For an idea that he dreamed up in his spare time, 63-year-old Garthen Leslie accepted a $100,000 check last week from Ben Kaufman, the 27-year-old CEO of Quirky. It’s the first of at least 5 checks of that size that the self-employed IT consultant is likely to receive this year from Quirky.
The five-year-old New York City manufacturing company is on a mission to “bring real people’s product ideas to life.” Leslie’s idea—one of many that the self-confessed tinkerer with a PhD has pitched to Quirky—is a smartphone-controlled window-unit air conditioner that learns users’ habits in order to conserve energy and cut costs while keeping them cool.
Leslie had been ruminating on his “smart air conditioner” since summer 2012. That’s when, driving from his Columbia, Md., home into Washington, he was struck by all of the cooling units hanging out of old apartment building windows. Having spent several years of his career at the U.S. Department of Energy, Leslie naturally wondered about the cost to operate them all day.
He recalls, “I realized the people who lived there had two options: Leave the air conditioner running when they’re out, adding up expenses and energy consumption, or shut it off and come home to a hot and sticky home.” A smartphone married with a new type of air conditioner could provide more flexibility, he thought: You could reduce cooling costs by turning on the air conditioner with your phone as you were leaving work and arrive home to a comfortable room.
But Leslie didn’t have the wherewithal to take his invention any further, so it remained just a pipedream on paper for six months. Then, one night in January 2013, as he was falling asleep in front of the TV, he caught Jay Leno interviewing Ben Kaufman about Quirky’s business model.
When Kaufman described how his company “bridges the gap between great ideas and real products” by developing and compensating concepts contributed by regular people, Leslie perked up. “I had defined a great idea as well as I could, but I was stuck on all this other stuff that needs to happen for it to become a product,” he says. He sleepily jotted down the Quirky URL.
A few days later Leslie created an online profile and submitted not just the air conditioner—described in two paragraphs with a crude diagram—but also another 20 or so of his inventions that had been languishing in an inches-thick file on his desk.
As luck would have it, Quirky shortly entered a partnership with GE to develop Internet-connected home appliances and devices. After the release of the first four Quirky + GE products in November, a GE partner asked Kaufman if any of his community’s inventors had submitted air conditioner ideas.

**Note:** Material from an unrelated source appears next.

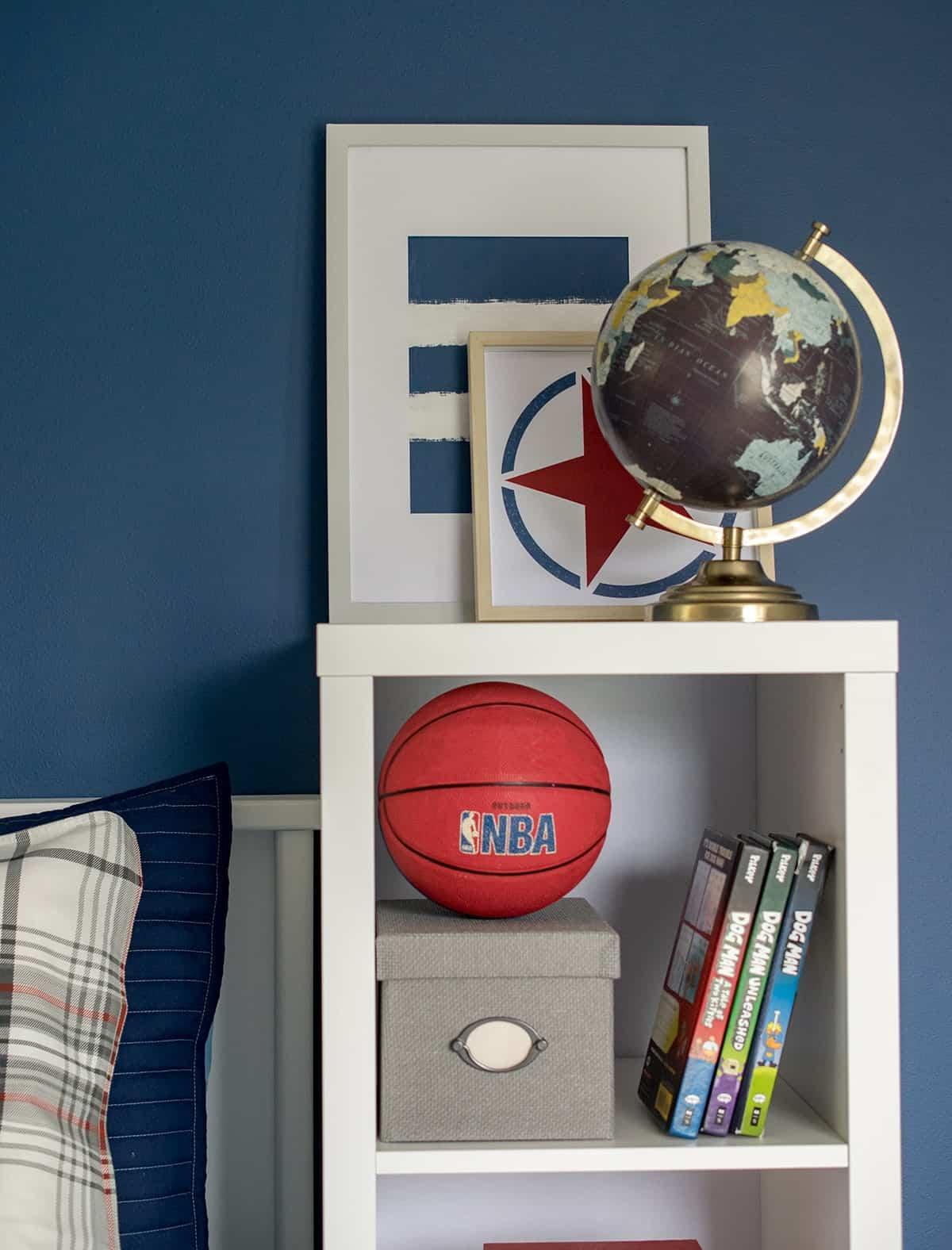 Book shelf storage idea for bedside in boys room.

From the Quirky digital archive, where the company stores the 4,000 or more product concepts it receives each week, Kaufman pulled up Leslie’s idea.
GE’s team liked it, so Quirky’s in-house design and engineering team went into high gear that December developing the smart AC. More than 2,000 members of the online invention community chimed in on sizing, specs, and the product name. At home, Leslie watched on the website as his idea joined the hundreds that had been flagged for development.
In March, Kaufman asked Leslie to take the train up to New York to visit Quirky headquarters—a sprawling 30,000-square-foot “imaginarium” for hundreds of young designers and engineers on the 7th floor of an old brick warehouse on Manhattan’s west side—to take a look at their work on his idea. When Leslie’s wife asked him what he thought he would see there, he answered, “Probably some detailed sketches or a maybe a cardboard mockup,” he recalls.
So it was an emotional moment when Leslie walked into Quirky’s meeting hall, assuming he was interrupting an event among the 200 people gathered there, to witness the unveiling of his own idea brought to life: the finished and operational 8,000 BTU Aros.
“Ben was there with the actual working product. That really blew me away. That’s a very short time frame to do almost anything,” Leslie says. “I went back to the hotel, and I just sat there trying to get my head around what had just happened. I called my wife and she didn’t believe it.”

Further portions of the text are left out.